Managing Stress: The Nature Way

Managing Stress: The Nature Way

If you’re here, stress is clearly on your mind. We’ve already covered what stress is, what it does and how we can fight it in our Guide to Stress. We've also talked about the benefits of caring for our skin and of doing breathwork exercises in times of stress. Here are a few reasons why getting out in nature is one of the most efficient ways of managing stress.

Nature Can Improve Physical Well-being 

We’ve talked about how stress hormones prepare us for an immediate physical response to a threat and put most other body functions “on standby”. Being out in nature helps lower cortisol levels, blood pressure and even muscle tension. Get a bit of sunshine in and our Vitamin D levels also rise, helping our bones, blood cells and immune system function optimally. The body gets more oxygen. Our eyes strain less once we can focus on more distant points than a screen a few inches away. 

If our nature encounter entails increased exercise – from swimming to playing ball outdoors – then we’re naturally completing our stress cycle through physical activity.  

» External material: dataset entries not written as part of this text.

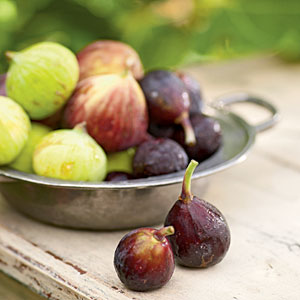 Fall Fig Guide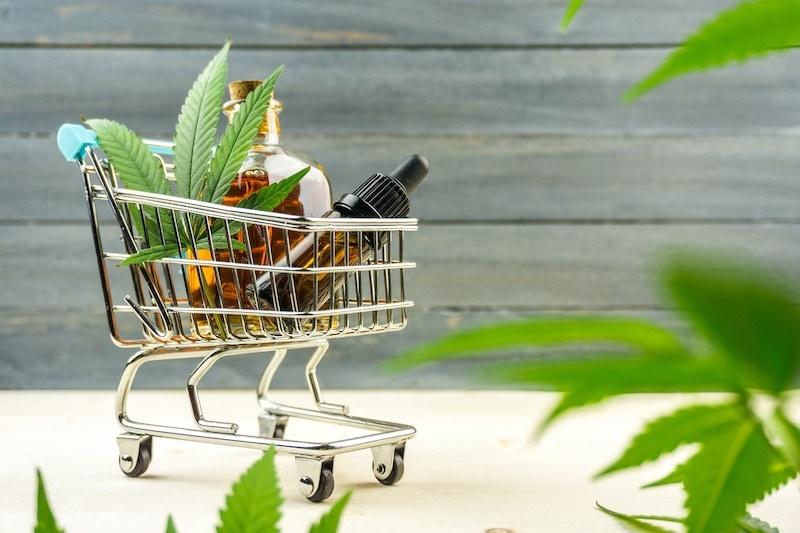 ¿Cómo iniciar un negocio de cannabis?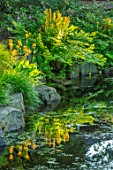 MORTON HALL, WORCESTERSHIRE: THE STROLL GARDEN - OSMUNDA REGALIS, PRIMULA BULLEYANA AND HAKENOCHLOA MACRA AUREOLA REFLECTED IN WATER. POND, POOL, REFLECTION, ROCKS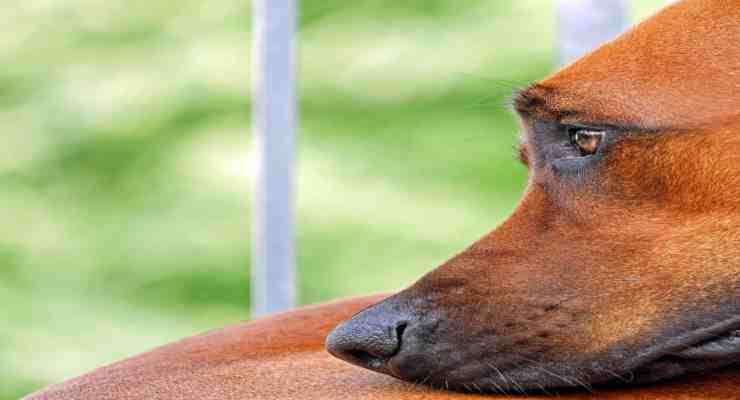 Cane rubato dal giardino: carabinieri rintracciano i ladri e recuperano il cane (foto Pixabay)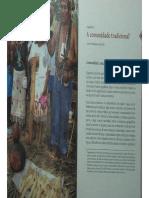 BRANDÃO_ A comunidade tradicional.pdf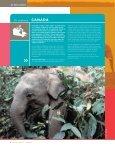 Report 2007 Bidding for Extinction_Dutch.pdf - Page 7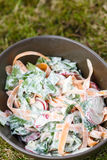 Fresh salad in bowl. Fresh salad with salad leafs, carrots and radish in bowl Royalty Free Stock Images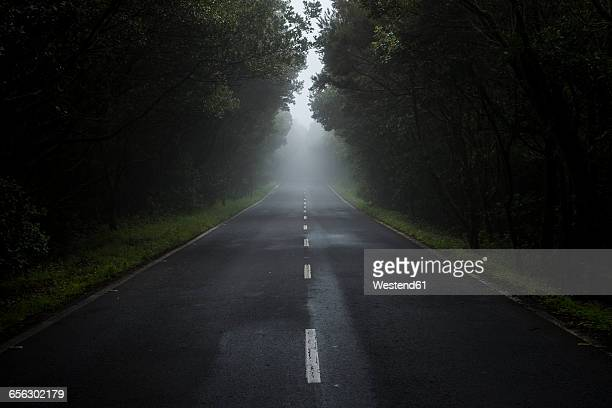 empty country road in the fog - ominous stock pictures, royalty-free photos & images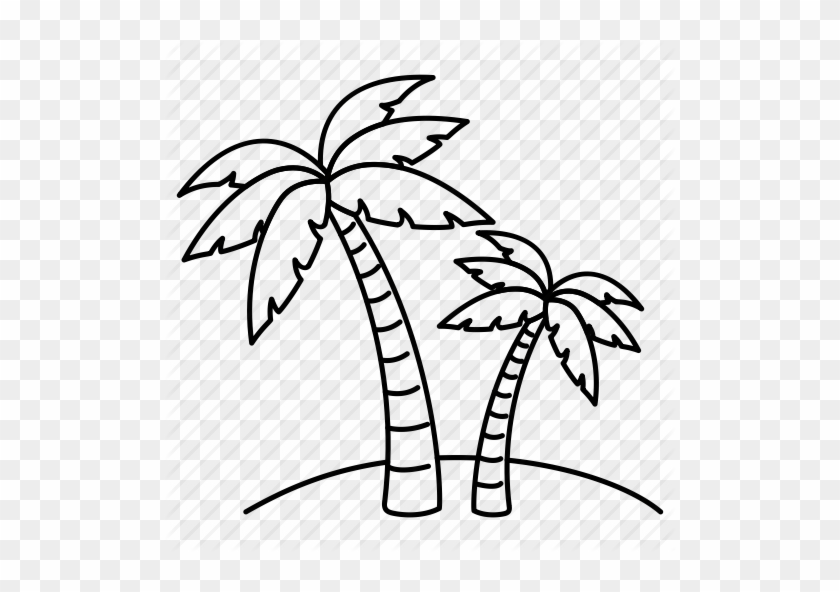 Palm Tree Line Drawing Beach Palm Tree Drawing Free Transparent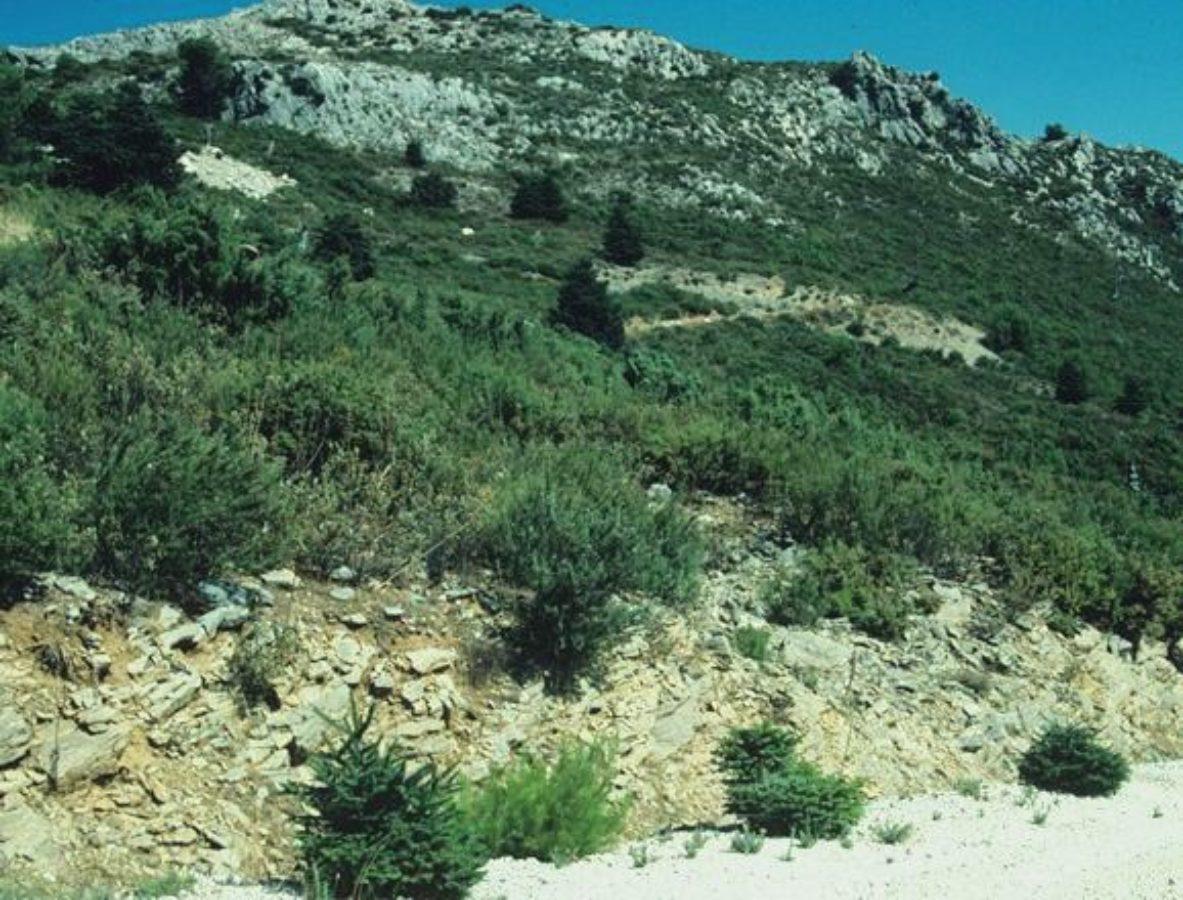 Regeneration in Sierra de las Nieves, Spain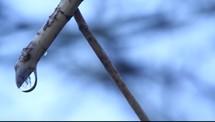 rain drops on twigs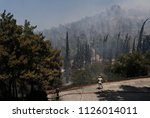 Small photo of Volunteer extinguish a forest fire on eastern suburbs of Athens, Greece on July 17, 2015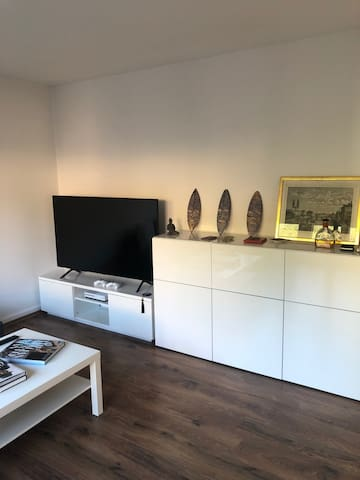 2 ½ Rooms Apartment Sublet July-December 2019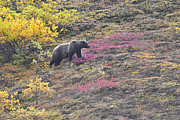Alaska Wildlife Photos - Grizzly at Sable Pass by Alan Lenk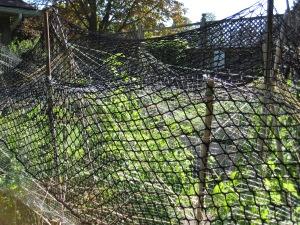 Netting tops raccoon palisade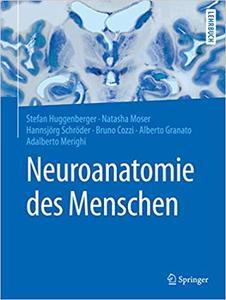 Neuroanatomie des Menschen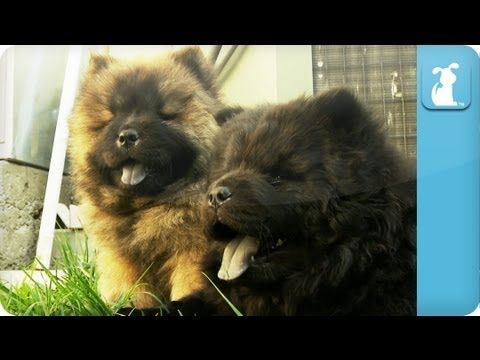 Daily Cute Chow Chow Puppies Vid Sobaki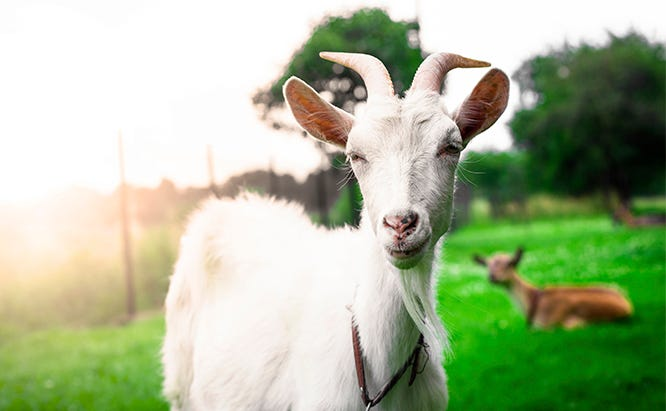 Goats on Small Farms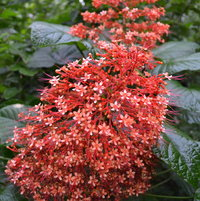 Pagoda Clerodendrum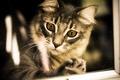 Картинка взгляд, глаза, сибирская кошка, фон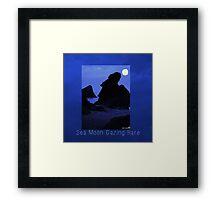 Sea Moon Gazing Hare Framed Print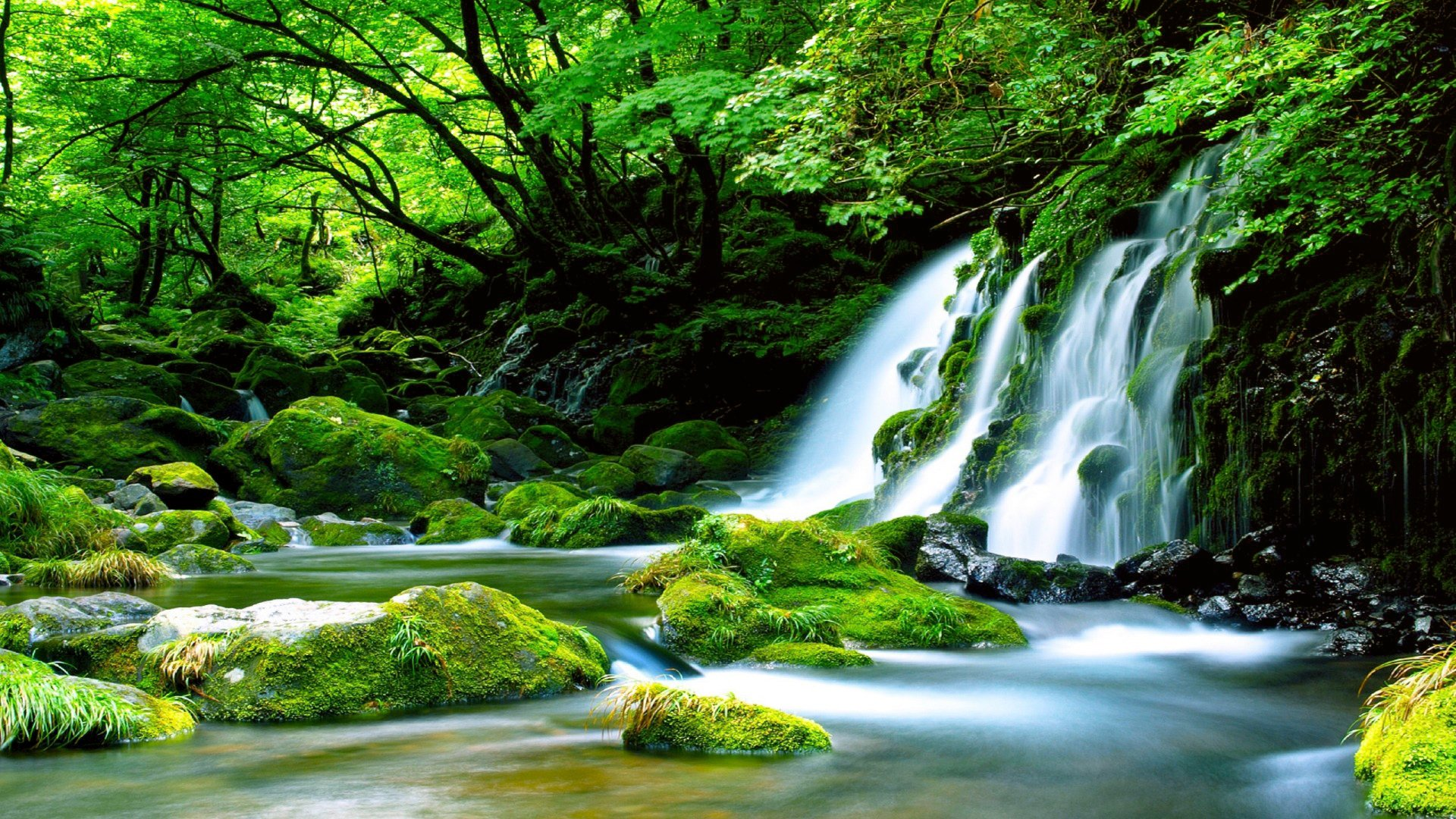 1920x1080 Hd Wallpapers Waterfall: Waterfall In Forest HD Wallpaper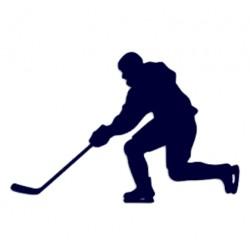 Samolepka na auto lední hokej
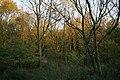 A walk through Twyford Wood, No 11 - geograph.org.uk - 272133.jpg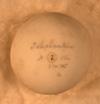 http://mczbase.mcz.harvard.edu/specimen_images/herpetology/large/R19006_A_gigantea_gigantea_egg.jpg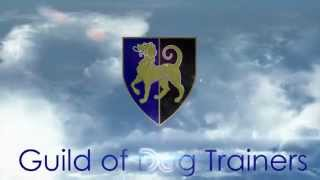 About The Godt - Ceo Sue Williams Bsc Dog Training Godt Tv 4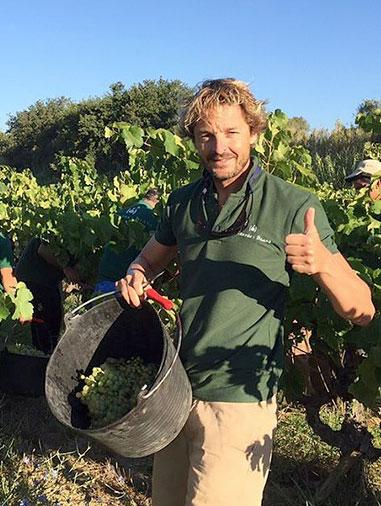 Pepe Raventós during Harvest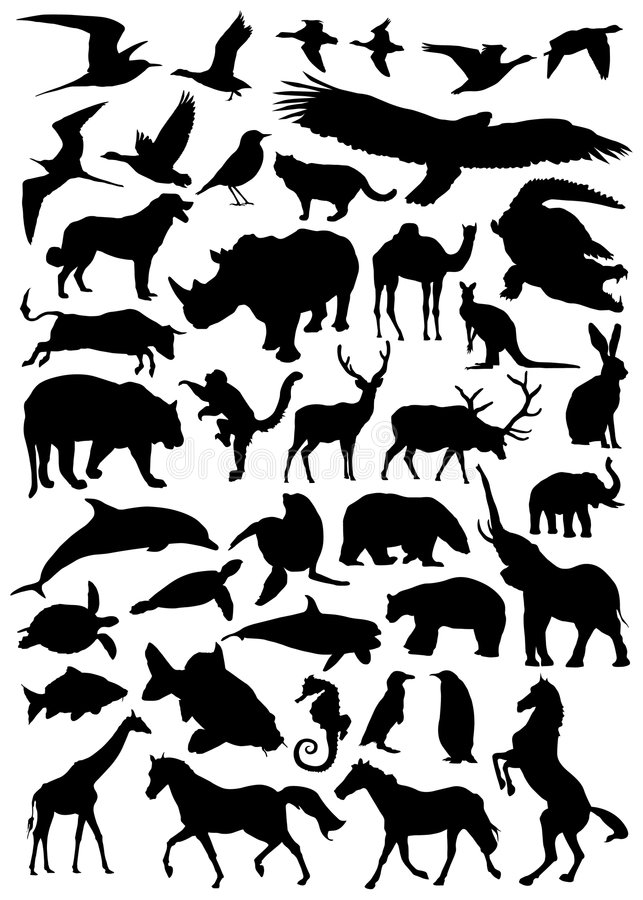 Collection of animal vector royalty free illustration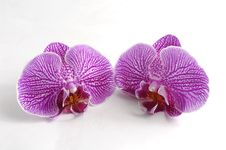 Free Orchid Royalty Free Stock Photos - 8333248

People playing volleyball on a sunny beach, one man is diving forward to hit the ball

Outside Is Better for Mental Health 

For thousands of generations, humans have lived and worked outdoors. It’s only natural for that environment to be the one we are best suited for mentally as well. 

Exposure to natural light helps us regulate our sleep cycle. This improves all body functions that rely on quality sleep – which is to say, all of them. Levels of depression and anxiety, anger and stress also go down, as nature encourages us to be more mindful of the present moment and our surroundings. 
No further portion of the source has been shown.